El grupo, conformado por Geoff Barrow en la producción y los samplers, Adrian Utley en la guitarra y Beth Gibbons en la composición y voz, no escatimó esfuerzos en mezclar, inventar, distorsionar y componer melodías con un sonido único y diferente. Para eso trabajaron con Dave McDonald en sesiones no aptas para productores y ejecutivos de grabación en las que deformaban y distorsionaban sus pistas con saturación de cintas, efectos exagerados y montones de ruido de vinilo, dañando incluso de forma adrede algunos de sus instrumentos con la finalidad que el sonido salga distinto, arenoso, tan perturbador como cautivador. Influenciados por discos antiguos -como se nota en el uso de samples con música de Lalo Schifrin o Isaac Hayes por citar dos ejemplos-, y también por el hip hop norteamericano, el resultado es un disco en donde además de la calidad en la composición y musicalidad, se desprenden texturas que atrapan de principio a fin: a veces minimalismo, a veces guitarras recargadas, ritmos agrietados, sintetizadores envolventes, sonidos distorsionados y todo esto coronado por la etérea e incomparable voz de Gibbons.

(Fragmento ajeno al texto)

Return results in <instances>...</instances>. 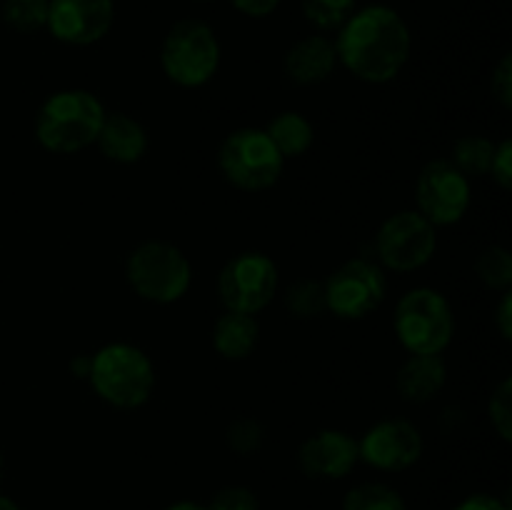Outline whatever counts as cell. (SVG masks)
<instances>
[{
  "label": "cell",
  "mask_w": 512,
  "mask_h": 510,
  "mask_svg": "<svg viewBox=\"0 0 512 510\" xmlns=\"http://www.w3.org/2000/svg\"><path fill=\"white\" fill-rule=\"evenodd\" d=\"M338 63L363 83L383 85L400 75L413 50L408 23L395 8L383 3L355 8L338 30Z\"/></svg>",
  "instance_id": "1"
},
{
  "label": "cell",
  "mask_w": 512,
  "mask_h": 510,
  "mask_svg": "<svg viewBox=\"0 0 512 510\" xmlns=\"http://www.w3.org/2000/svg\"><path fill=\"white\" fill-rule=\"evenodd\" d=\"M105 108L98 95L83 88L58 90L50 95L35 118V138L48 153H80L95 143Z\"/></svg>",
  "instance_id": "2"
},
{
  "label": "cell",
  "mask_w": 512,
  "mask_h": 510,
  "mask_svg": "<svg viewBox=\"0 0 512 510\" xmlns=\"http://www.w3.org/2000/svg\"><path fill=\"white\" fill-rule=\"evenodd\" d=\"M88 380L100 400L113 408L133 410L153 395L155 368L138 345L108 343L90 355Z\"/></svg>",
  "instance_id": "3"
},
{
  "label": "cell",
  "mask_w": 512,
  "mask_h": 510,
  "mask_svg": "<svg viewBox=\"0 0 512 510\" xmlns=\"http://www.w3.org/2000/svg\"><path fill=\"white\" fill-rule=\"evenodd\" d=\"M125 280L135 295L155 305L178 303L193 283L188 255L165 240H148L130 250L125 260Z\"/></svg>",
  "instance_id": "4"
},
{
  "label": "cell",
  "mask_w": 512,
  "mask_h": 510,
  "mask_svg": "<svg viewBox=\"0 0 512 510\" xmlns=\"http://www.w3.org/2000/svg\"><path fill=\"white\" fill-rule=\"evenodd\" d=\"M220 40L205 20H178L160 45V68L180 88H200L220 68Z\"/></svg>",
  "instance_id": "5"
},
{
  "label": "cell",
  "mask_w": 512,
  "mask_h": 510,
  "mask_svg": "<svg viewBox=\"0 0 512 510\" xmlns=\"http://www.w3.org/2000/svg\"><path fill=\"white\" fill-rule=\"evenodd\" d=\"M395 335L410 355H443L453 343L455 315L448 298L433 288H413L395 308Z\"/></svg>",
  "instance_id": "6"
},
{
  "label": "cell",
  "mask_w": 512,
  "mask_h": 510,
  "mask_svg": "<svg viewBox=\"0 0 512 510\" xmlns=\"http://www.w3.org/2000/svg\"><path fill=\"white\" fill-rule=\"evenodd\" d=\"M218 165L230 185L248 193H260L278 183L285 158L278 153L265 130L240 128L220 143Z\"/></svg>",
  "instance_id": "7"
},
{
  "label": "cell",
  "mask_w": 512,
  "mask_h": 510,
  "mask_svg": "<svg viewBox=\"0 0 512 510\" xmlns=\"http://www.w3.org/2000/svg\"><path fill=\"white\" fill-rule=\"evenodd\" d=\"M278 265L258 250L233 255L218 275V295L225 310L258 315L278 293Z\"/></svg>",
  "instance_id": "8"
},
{
  "label": "cell",
  "mask_w": 512,
  "mask_h": 510,
  "mask_svg": "<svg viewBox=\"0 0 512 510\" xmlns=\"http://www.w3.org/2000/svg\"><path fill=\"white\" fill-rule=\"evenodd\" d=\"M438 250V233L418 210H400L380 225L375 253L380 263L395 273H410L430 263Z\"/></svg>",
  "instance_id": "9"
},
{
  "label": "cell",
  "mask_w": 512,
  "mask_h": 510,
  "mask_svg": "<svg viewBox=\"0 0 512 510\" xmlns=\"http://www.w3.org/2000/svg\"><path fill=\"white\" fill-rule=\"evenodd\" d=\"M325 305L343 320H360L380 308L388 290L383 268L373 260L353 258L325 280Z\"/></svg>",
  "instance_id": "10"
},
{
  "label": "cell",
  "mask_w": 512,
  "mask_h": 510,
  "mask_svg": "<svg viewBox=\"0 0 512 510\" xmlns=\"http://www.w3.org/2000/svg\"><path fill=\"white\" fill-rule=\"evenodd\" d=\"M418 213L430 225H455L465 218L473 200L470 180L450 160H433L415 180Z\"/></svg>",
  "instance_id": "11"
},
{
  "label": "cell",
  "mask_w": 512,
  "mask_h": 510,
  "mask_svg": "<svg viewBox=\"0 0 512 510\" xmlns=\"http://www.w3.org/2000/svg\"><path fill=\"white\" fill-rule=\"evenodd\" d=\"M115 23V0H50L45 30L75 48L95 45Z\"/></svg>",
  "instance_id": "12"
},
{
  "label": "cell",
  "mask_w": 512,
  "mask_h": 510,
  "mask_svg": "<svg viewBox=\"0 0 512 510\" xmlns=\"http://www.w3.org/2000/svg\"><path fill=\"white\" fill-rule=\"evenodd\" d=\"M360 460L385 473L413 468L423 455V435L408 420H380L358 440Z\"/></svg>",
  "instance_id": "13"
},
{
  "label": "cell",
  "mask_w": 512,
  "mask_h": 510,
  "mask_svg": "<svg viewBox=\"0 0 512 510\" xmlns=\"http://www.w3.org/2000/svg\"><path fill=\"white\" fill-rule=\"evenodd\" d=\"M358 460V440L338 428L318 430L298 450V463L308 478H345Z\"/></svg>",
  "instance_id": "14"
},
{
  "label": "cell",
  "mask_w": 512,
  "mask_h": 510,
  "mask_svg": "<svg viewBox=\"0 0 512 510\" xmlns=\"http://www.w3.org/2000/svg\"><path fill=\"white\" fill-rule=\"evenodd\" d=\"M338 65L335 43L328 35H308L288 48L283 58V70L295 85H318L333 75Z\"/></svg>",
  "instance_id": "15"
},
{
  "label": "cell",
  "mask_w": 512,
  "mask_h": 510,
  "mask_svg": "<svg viewBox=\"0 0 512 510\" xmlns=\"http://www.w3.org/2000/svg\"><path fill=\"white\" fill-rule=\"evenodd\" d=\"M95 145L113 163L133 165L148 153V130L133 115L115 110V113H105Z\"/></svg>",
  "instance_id": "16"
},
{
  "label": "cell",
  "mask_w": 512,
  "mask_h": 510,
  "mask_svg": "<svg viewBox=\"0 0 512 510\" xmlns=\"http://www.w3.org/2000/svg\"><path fill=\"white\" fill-rule=\"evenodd\" d=\"M448 380V368L440 355H410L398 370L395 388L405 403L423 405L438 398Z\"/></svg>",
  "instance_id": "17"
},
{
  "label": "cell",
  "mask_w": 512,
  "mask_h": 510,
  "mask_svg": "<svg viewBox=\"0 0 512 510\" xmlns=\"http://www.w3.org/2000/svg\"><path fill=\"white\" fill-rule=\"evenodd\" d=\"M260 343V323L255 315L225 310L213 325V348L225 360H245Z\"/></svg>",
  "instance_id": "18"
},
{
  "label": "cell",
  "mask_w": 512,
  "mask_h": 510,
  "mask_svg": "<svg viewBox=\"0 0 512 510\" xmlns=\"http://www.w3.org/2000/svg\"><path fill=\"white\" fill-rule=\"evenodd\" d=\"M265 133H268V138L273 140V145L285 160L305 155L315 140L313 123L298 110H283V113L275 115L268 128H265Z\"/></svg>",
  "instance_id": "19"
},
{
  "label": "cell",
  "mask_w": 512,
  "mask_h": 510,
  "mask_svg": "<svg viewBox=\"0 0 512 510\" xmlns=\"http://www.w3.org/2000/svg\"><path fill=\"white\" fill-rule=\"evenodd\" d=\"M495 143L483 138V135H465L455 143L453 158L450 163L465 175V178H483L490 173V163H493Z\"/></svg>",
  "instance_id": "20"
},
{
  "label": "cell",
  "mask_w": 512,
  "mask_h": 510,
  "mask_svg": "<svg viewBox=\"0 0 512 510\" xmlns=\"http://www.w3.org/2000/svg\"><path fill=\"white\" fill-rule=\"evenodd\" d=\"M480 283L490 290H510L512 285V255L503 245H490L475 258L473 265Z\"/></svg>",
  "instance_id": "21"
},
{
  "label": "cell",
  "mask_w": 512,
  "mask_h": 510,
  "mask_svg": "<svg viewBox=\"0 0 512 510\" xmlns=\"http://www.w3.org/2000/svg\"><path fill=\"white\" fill-rule=\"evenodd\" d=\"M343 510H408L403 495L385 483H363L348 490Z\"/></svg>",
  "instance_id": "22"
},
{
  "label": "cell",
  "mask_w": 512,
  "mask_h": 510,
  "mask_svg": "<svg viewBox=\"0 0 512 510\" xmlns=\"http://www.w3.org/2000/svg\"><path fill=\"white\" fill-rule=\"evenodd\" d=\"M50 0H3V23L15 33H38L48 23Z\"/></svg>",
  "instance_id": "23"
},
{
  "label": "cell",
  "mask_w": 512,
  "mask_h": 510,
  "mask_svg": "<svg viewBox=\"0 0 512 510\" xmlns=\"http://www.w3.org/2000/svg\"><path fill=\"white\" fill-rule=\"evenodd\" d=\"M285 308L293 318H318L328 310L325 305V285L320 280H298L285 290Z\"/></svg>",
  "instance_id": "24"
},
{
  "label": "cell",
  "mask_w": 512,
  "mask_h": 510,
  "mask_svg": "<svg viewBox=\"0 0 512 510\" xmlns=\"http://www.w3.org/2000/svg\"><path fill=\"white\" fill-rule=\"evenodd\" d=\"M300 10L320 33H338L345 20L355 13V0H300Z\"/></svg>",
  "instance_id": "25"
},
{
  "label": "cell",
  "mask_w": 512,
  "mask_h": 510,
  "mask_svg": "<svg viewBox=\"0 0 512 510\" xmlns=\"http://www.w3.org/2000/svg\"><path fill=\"white\" fill-rule=\"evenodd\" d=\"M225 443L233 453L250 455L263 445V425L255 418H238L228 425Z\"/></svg>",
  "instance_id": "26"
},
{
  "label": "cell",
  "mask_w": 512,
  "mask_h": 510,
  "mask_svg": "<svg viewBox=\"0 0 512 510\" xmlns=\"http://www.w3.org/2000/svg\"><path fill=\"white\" fill-rule=\"evenodd\" d=\"M488 415L490 423H493L495 433L510 443L512 440V380L505 378L503 383L495 388L493 398L488 403Z\"/></svg>",
  "instance_id": "27"
},
{
  "label": "cell",
  "mask_w": 512,
  "mask_h": 510,
  "mask_svg": "<svg viewBox=\"0 0 512 510\" xmlns=\"http://www.w3.org/2000/svg\"><path fill=\"white\" fill-rule=\"evenodd\" d=\"M208 510H260L258 495L245 485H228V488L218 490L208 505Z\"/></svg>",
  "instance_id": "28"
},
{
  "label": "cell",
  "mask_w": 512,
  "mask_h": 510,
  "mask_svg": "<svg viewBox=\"0 0 512 510\" xmlns=\"http://www.w3.org/2000/svg\"><path fill=\"white\" fill-rule=\"evenodd\" d=\"M490 90H493V98L503 105L505 110L512 108V58L503 55L500 63L495 65L493 80H490Z\"/></svg>",
  "instance_id": "29"
},
{
  "label": "cell",
  "mask_w": 512,
  "mask_h": 510,
  "mask_svg": "<svg viewBox=\"0 0 512 510\" xmlns=\"http://www.w3.org/2000/svg\"><path fill=\"white\" fill-rule=\"evenodd\" d=\"M495 183L503 190L512 188V143L510 140H503V143L495 145L493 163H490V173Z\"/></svg>",
  "instance_id": "30"
},
{
  "label": "cell",
  "mask_w": 512,
  "mask_h": 510,
  "mask_svg": "<svg viewBox=\"0 0 512 510\" xmlns=\"http://www.w3.org/2000/svg\"><path fill=\"white\" fill-rule=\"evenodd\" d=\"M453 510H510V503L505 498H498V495L475 493L460 500Z\"/></svg>",
  "instance_id": "31"
},
{
  "label": "cell",
  "mask_w": 512,
  "mask_h": 510,
  "mask_svg": "<svg viewBox=\"0 0 512 510\" xmlns=\"http://www.w3.org/2000/svg\"><path fill=\"white\" fill-rule=\"evenodd\" d=\"M230 3L248 18H268L280 8V0H230Z\"/></svg>",
  "instance_id": "32"
},
{
  "label": "cell",
  "mask_w": 512,
  "mask_h": 510,
  "mask_svg": "<svg viewBox=\"0 0 512 510\" xmlns=\"http://www.w3.org/2000/svg\"><path fill=\"white\" fill-rule=\"evenodd\" d=\"M495 323H498V330H500V335H503V340H510L512 338V293L510 290H505L503 298H500L498 313H495Z\"/></svg>",
  "instance_id": "33"
},
{
  "label": "cell",
  "mask_w": 512,
  "mask_h": 510,
  "mask_svg": "<svg viewBox=\"0 0 512 510\" xmlns=\"http://www.w3.org/2000/svg\"><path fill=\"white\" fill-rule=\"evenodd\" d=\"M70 370L80 378H88V370H90V355H78V358L70 363Z\"/></svg>",
  "instance_id": "34"
},
{
  "label": "cell",
  "mask_w": 512,
  "mask_h": 510,
  "mask_svg": "<svg viewBox=\"0 0 512 510\" xmlns=\"http://www.w3.org/2000/svg\"><path fill=\"white\" fill-rule=\"evenodd\" d=\"M165 510H208L203 503H195V500H178V503H170Z\"/></svg>",
  "instance_id": "35"
},
{
  "label": "cell",
  "mask_w": 512,
  "mask_h": 510,
  "mask_svg": "<svg viewBox=\"0 0 512 510\" xmlns=\"http://www.w3.org/2000/svg\"><path fill=\"white\" fill-rule=\"evenodd\" d=\"M0 510H20V505L15 503V500L5 498V495H0Z\"/></svg>",
  "instance_id": "36"
},
{
  "label": "cell",
  "mask_w": 512,
  "mask_h": 510,
  "mask_svg": "<svg viewBox=\"0 0 512 510\" xmlns=\"http://www.w3.org/2000/svg\"><path fill=\"white\" fill-rule=\"evenodd\" d=\"M0 478H3V455H0Z\"/></svg>",
  "instance_id": "37"
}]
</instances>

Es precisamente la mezcla de este telón de fondo sónico con la voz de Beth Gibbons la que a juicio de los críticos constituye una de las combinaciones más convincentes de la música pop. Y es que Barrow con sus samplers es el corazón del grupo. Utley con su guitarra es otro órgano vital. Pero como destaca un artículo de la BBC Music, Gibbons es el alma de Portishead con esa voz inquietante y fracturada, que suena “como si se hubiera arrastrado desde un armario ‘eduardiano‘ sellado desde aquella época. La de Gibbons es una voz que no se puede copiar, que proviene de la parte posterior de su boca, en forma de garganta en lugar de lengua y labios”; crujiendo y gimiendo en paralelo a los giros de los discos de Barrow y la electricidad de la guitarra de Utley. Gibbons es el alma porque además de su voz, impregna al grupo de la lírica de sus composiciones, interpretadas con una angustia deslumbrante.
No deja de ser anecdótico que con todo y su carácter de obra maestra de los noventa, los Portishead odiaban el uso que le daban en algunas ocasiones a su primera producción. Como comenta Barrow en una reciente entrevista con el New York Times: “Es desagradable que nos gusten todos estos sonidos desordenados, discordantes, rotos, y que alguna gente lo considere como un álbum para cenar. Es decir, las letras de Beth, su honestidad, sus sentimientos, sus vivencias, era grato cuando la gente nos decía que nos escuchaba, pero odiábamos absolutamente cuando venían y nos decían que les encantaba poner el disco como música de fondo cuando tenían una cena. Me daban ganar de buscar un bate de béisbol y destrozar su set de fondue. Yo les agradecía primero por comprar el disco, pero ahí mismo les comentaba que era lo peor que podían decirme y les sugería que vayan a casa pongan el disco y suban el volumen lo más fuerte que puedan, para que realmente lo aprecien.”
Veinticinco años después volví a escuchar el Dummy a todo volumen. Y volví a apreciarlo y a disfrutarlo. Muchísimo.
Glory Box incluye el sample de Ike’s Rap II de Isaac Hayes.